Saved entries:
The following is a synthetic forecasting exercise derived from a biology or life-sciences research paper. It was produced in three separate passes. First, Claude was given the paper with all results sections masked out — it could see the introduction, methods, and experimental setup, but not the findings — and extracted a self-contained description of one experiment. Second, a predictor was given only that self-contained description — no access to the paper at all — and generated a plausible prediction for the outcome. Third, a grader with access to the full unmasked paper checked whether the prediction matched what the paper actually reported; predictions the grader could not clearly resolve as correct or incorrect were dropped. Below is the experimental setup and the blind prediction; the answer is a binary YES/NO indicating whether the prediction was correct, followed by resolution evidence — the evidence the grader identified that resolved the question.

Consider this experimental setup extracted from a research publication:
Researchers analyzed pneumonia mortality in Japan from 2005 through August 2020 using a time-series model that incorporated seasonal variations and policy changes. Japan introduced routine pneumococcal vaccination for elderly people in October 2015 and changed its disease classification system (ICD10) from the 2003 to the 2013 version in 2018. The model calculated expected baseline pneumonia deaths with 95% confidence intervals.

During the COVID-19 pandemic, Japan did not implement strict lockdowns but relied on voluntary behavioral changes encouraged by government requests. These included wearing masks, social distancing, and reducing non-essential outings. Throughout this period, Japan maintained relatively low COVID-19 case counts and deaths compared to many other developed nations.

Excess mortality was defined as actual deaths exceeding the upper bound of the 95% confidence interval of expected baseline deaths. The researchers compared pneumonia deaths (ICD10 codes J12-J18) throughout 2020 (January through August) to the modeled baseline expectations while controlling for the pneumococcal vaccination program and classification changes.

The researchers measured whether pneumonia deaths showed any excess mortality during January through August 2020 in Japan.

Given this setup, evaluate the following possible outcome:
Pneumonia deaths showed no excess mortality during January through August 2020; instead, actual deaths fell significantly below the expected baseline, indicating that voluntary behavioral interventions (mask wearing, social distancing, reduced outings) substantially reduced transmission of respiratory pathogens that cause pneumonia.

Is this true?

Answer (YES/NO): YES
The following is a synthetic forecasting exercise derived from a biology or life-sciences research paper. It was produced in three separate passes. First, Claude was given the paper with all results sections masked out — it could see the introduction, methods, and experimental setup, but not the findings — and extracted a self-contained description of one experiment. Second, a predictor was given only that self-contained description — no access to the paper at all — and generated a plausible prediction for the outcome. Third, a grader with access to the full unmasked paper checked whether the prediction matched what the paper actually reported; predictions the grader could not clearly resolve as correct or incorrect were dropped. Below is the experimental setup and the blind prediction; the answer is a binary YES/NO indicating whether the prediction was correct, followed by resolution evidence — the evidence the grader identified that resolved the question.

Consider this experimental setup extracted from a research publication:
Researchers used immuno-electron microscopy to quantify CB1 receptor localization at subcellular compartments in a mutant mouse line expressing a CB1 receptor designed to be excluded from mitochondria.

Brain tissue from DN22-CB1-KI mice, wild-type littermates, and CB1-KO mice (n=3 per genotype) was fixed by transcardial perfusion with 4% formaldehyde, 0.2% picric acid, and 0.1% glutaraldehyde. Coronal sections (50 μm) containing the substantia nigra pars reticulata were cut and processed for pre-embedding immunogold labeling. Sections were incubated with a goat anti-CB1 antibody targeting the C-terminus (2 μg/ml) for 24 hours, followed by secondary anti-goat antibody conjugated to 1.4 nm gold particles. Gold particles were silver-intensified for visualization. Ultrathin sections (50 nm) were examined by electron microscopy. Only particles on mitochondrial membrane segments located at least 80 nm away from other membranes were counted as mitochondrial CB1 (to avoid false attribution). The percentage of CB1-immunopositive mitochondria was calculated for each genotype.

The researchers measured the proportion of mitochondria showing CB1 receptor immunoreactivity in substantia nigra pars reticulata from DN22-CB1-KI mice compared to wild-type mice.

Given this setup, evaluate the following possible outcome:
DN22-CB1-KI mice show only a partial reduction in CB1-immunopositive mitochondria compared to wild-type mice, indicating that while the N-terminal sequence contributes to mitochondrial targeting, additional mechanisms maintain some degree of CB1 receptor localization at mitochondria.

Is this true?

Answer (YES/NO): NO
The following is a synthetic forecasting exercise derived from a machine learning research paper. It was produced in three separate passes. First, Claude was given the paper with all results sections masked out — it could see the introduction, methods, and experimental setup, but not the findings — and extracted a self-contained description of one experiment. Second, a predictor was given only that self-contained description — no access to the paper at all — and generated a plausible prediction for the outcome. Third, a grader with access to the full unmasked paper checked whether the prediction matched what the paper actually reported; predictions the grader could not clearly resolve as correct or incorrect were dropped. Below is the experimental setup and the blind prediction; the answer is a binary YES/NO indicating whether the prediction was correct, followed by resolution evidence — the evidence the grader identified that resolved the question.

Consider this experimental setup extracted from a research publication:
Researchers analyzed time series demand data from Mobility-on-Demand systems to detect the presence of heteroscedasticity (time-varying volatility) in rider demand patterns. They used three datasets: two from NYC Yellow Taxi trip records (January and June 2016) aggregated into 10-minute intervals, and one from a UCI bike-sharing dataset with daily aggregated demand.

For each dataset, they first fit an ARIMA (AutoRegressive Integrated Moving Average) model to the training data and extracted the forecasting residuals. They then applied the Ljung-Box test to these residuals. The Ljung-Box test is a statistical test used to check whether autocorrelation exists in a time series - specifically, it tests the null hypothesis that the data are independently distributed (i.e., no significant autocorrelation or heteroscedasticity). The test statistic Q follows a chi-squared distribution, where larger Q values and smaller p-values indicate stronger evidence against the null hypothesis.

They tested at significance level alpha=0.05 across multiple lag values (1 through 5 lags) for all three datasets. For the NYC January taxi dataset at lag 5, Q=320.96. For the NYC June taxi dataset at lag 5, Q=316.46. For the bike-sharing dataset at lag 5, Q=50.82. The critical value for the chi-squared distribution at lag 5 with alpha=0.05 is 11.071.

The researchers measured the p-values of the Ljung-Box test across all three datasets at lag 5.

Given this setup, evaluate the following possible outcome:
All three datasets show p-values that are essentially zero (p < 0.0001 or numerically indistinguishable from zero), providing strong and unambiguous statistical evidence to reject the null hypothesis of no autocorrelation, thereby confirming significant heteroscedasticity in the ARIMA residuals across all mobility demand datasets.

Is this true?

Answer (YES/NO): YES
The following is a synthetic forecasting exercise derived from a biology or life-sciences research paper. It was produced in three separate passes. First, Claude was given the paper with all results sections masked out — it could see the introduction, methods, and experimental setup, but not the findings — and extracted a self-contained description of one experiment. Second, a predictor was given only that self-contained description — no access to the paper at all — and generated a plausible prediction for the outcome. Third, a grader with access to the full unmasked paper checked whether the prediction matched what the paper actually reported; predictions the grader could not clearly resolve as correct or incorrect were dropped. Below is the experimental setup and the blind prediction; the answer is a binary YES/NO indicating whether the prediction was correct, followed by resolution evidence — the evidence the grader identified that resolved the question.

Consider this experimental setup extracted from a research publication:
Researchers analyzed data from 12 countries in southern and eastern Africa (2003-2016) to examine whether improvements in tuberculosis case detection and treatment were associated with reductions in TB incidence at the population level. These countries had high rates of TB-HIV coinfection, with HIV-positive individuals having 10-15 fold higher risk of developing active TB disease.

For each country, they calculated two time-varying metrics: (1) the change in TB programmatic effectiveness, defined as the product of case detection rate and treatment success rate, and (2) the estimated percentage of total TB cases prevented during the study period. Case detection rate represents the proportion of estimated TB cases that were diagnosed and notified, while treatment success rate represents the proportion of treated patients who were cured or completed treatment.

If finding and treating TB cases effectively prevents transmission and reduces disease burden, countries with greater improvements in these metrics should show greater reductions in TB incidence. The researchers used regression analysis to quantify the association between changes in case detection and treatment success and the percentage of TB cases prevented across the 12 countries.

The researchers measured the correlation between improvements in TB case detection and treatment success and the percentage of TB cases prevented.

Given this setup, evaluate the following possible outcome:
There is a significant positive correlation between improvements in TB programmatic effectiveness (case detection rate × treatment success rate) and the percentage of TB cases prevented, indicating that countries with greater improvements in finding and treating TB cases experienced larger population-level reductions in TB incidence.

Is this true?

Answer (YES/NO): NO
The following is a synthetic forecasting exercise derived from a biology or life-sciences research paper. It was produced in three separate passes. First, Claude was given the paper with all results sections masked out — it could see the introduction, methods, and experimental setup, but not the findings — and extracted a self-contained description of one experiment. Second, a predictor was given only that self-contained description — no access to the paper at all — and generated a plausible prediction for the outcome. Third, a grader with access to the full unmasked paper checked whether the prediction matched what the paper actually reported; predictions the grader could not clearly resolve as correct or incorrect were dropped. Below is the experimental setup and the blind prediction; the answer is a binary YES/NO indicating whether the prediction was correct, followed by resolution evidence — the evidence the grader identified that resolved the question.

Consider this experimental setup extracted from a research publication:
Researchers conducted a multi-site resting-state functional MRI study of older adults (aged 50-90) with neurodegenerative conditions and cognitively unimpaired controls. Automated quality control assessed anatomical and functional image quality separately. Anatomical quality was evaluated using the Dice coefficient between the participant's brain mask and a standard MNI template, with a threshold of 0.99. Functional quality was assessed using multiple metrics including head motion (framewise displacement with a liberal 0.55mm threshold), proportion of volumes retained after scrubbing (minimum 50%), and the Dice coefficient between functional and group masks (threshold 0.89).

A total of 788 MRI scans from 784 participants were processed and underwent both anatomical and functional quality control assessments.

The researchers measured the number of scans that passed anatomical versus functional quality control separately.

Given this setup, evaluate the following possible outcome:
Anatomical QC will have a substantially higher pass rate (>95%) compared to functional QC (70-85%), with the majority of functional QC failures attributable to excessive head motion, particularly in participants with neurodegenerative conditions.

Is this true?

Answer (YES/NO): NO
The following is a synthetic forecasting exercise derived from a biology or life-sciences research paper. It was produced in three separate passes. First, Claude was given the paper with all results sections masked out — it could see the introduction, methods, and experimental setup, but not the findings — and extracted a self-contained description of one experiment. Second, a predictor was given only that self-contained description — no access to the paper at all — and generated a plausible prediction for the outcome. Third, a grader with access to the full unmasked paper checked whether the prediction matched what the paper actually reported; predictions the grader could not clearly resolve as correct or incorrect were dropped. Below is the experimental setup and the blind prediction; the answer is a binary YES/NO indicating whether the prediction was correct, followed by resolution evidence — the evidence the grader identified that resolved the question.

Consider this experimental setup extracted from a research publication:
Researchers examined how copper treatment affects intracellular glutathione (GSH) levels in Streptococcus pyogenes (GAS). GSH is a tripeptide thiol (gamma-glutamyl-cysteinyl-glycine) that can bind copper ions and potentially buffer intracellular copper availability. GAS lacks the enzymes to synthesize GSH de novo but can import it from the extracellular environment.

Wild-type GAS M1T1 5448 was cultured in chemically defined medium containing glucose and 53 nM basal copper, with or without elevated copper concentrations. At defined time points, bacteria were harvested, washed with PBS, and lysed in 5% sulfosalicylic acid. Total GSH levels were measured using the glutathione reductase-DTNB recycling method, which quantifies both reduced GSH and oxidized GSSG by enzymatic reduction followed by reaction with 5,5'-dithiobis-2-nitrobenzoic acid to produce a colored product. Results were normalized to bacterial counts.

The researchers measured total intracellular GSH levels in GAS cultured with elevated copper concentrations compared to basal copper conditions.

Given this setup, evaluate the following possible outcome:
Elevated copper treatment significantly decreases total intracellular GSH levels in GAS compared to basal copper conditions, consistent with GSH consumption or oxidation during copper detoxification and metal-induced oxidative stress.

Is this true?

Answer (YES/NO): NO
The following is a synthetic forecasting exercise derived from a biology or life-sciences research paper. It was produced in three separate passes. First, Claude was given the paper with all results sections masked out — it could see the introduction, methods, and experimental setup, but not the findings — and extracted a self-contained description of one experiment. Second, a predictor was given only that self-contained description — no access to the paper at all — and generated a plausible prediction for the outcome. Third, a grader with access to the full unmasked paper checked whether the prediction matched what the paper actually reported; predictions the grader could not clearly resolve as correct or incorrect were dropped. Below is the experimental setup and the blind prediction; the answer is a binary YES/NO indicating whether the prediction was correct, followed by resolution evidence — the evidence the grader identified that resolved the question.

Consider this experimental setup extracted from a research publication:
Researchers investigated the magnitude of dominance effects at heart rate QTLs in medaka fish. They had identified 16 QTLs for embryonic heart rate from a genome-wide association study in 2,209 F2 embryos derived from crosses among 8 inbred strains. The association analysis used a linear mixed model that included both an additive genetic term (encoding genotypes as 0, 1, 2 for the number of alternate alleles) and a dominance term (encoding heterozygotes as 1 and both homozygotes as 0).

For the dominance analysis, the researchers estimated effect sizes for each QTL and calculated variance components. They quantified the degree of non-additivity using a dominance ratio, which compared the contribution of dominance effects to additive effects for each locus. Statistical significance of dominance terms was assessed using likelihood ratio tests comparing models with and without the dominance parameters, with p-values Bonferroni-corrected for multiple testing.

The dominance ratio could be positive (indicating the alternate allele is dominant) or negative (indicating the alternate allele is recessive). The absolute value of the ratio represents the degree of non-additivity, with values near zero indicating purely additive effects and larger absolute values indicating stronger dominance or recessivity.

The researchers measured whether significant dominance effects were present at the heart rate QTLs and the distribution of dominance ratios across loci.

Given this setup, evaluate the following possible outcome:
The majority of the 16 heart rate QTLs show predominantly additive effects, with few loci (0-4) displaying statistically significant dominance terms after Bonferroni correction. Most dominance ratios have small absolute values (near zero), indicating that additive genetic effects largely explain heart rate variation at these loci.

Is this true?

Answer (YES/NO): NO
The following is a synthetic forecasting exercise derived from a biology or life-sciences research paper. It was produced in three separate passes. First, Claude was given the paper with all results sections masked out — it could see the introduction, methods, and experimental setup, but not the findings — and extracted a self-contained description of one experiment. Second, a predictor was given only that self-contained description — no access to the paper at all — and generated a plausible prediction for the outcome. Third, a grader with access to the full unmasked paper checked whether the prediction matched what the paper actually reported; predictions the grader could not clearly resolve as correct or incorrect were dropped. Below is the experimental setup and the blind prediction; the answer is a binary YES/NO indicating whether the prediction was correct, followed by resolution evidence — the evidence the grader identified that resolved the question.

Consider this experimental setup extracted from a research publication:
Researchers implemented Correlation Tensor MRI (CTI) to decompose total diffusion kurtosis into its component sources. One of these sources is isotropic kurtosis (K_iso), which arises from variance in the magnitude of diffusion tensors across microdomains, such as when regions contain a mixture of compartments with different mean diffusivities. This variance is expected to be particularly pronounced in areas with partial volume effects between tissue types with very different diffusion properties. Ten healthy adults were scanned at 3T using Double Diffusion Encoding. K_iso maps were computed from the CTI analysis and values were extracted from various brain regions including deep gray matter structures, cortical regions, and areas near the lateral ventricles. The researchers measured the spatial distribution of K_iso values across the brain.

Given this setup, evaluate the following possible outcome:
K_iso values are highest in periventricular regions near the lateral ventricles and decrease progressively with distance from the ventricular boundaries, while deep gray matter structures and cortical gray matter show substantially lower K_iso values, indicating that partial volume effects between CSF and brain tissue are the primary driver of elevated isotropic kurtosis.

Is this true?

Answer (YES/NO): YES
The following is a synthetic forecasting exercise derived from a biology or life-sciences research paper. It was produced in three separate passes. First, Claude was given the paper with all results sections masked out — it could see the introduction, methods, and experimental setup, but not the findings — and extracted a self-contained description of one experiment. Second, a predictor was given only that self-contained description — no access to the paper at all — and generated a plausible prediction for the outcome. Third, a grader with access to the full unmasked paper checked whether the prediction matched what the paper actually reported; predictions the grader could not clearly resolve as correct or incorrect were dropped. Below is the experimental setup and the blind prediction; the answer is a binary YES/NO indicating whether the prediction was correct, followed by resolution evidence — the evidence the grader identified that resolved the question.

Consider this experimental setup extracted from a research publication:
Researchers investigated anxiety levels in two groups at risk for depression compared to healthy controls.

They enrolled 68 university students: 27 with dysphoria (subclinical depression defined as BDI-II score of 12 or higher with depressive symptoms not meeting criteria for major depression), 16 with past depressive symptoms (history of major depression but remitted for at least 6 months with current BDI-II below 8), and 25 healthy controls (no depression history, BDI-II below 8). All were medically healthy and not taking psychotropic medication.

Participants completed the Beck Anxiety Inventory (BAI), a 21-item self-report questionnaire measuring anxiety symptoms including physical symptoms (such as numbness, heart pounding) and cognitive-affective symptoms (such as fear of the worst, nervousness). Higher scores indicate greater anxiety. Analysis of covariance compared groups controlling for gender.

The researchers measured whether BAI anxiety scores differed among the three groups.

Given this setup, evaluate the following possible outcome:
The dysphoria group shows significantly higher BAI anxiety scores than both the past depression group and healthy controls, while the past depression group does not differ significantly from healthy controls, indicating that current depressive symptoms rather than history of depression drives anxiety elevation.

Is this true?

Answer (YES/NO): YES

What this task involves:
Among the records above, find each line containing the string "absolute" and copy it.

Answer box:
The dominance ratio could be positive (indicating the alternate allele is dominant) or negative (indicating the alternate allele is recessive). The absolute value of the ratio represents the degree of non-additivity, with values near zero indicating purely additive effects and larger absolute values indicating stronger dominance or recessivity.
The majority of the 16 heart rate QTLs show predominantly additive effects, with few loci (0-4) displaying statistically significant dominance terms after Bonferroni correction. Most dominance ratios have small absolute values (near zero), indicating that additive genetic effects largely explain heart rate variation at these loci.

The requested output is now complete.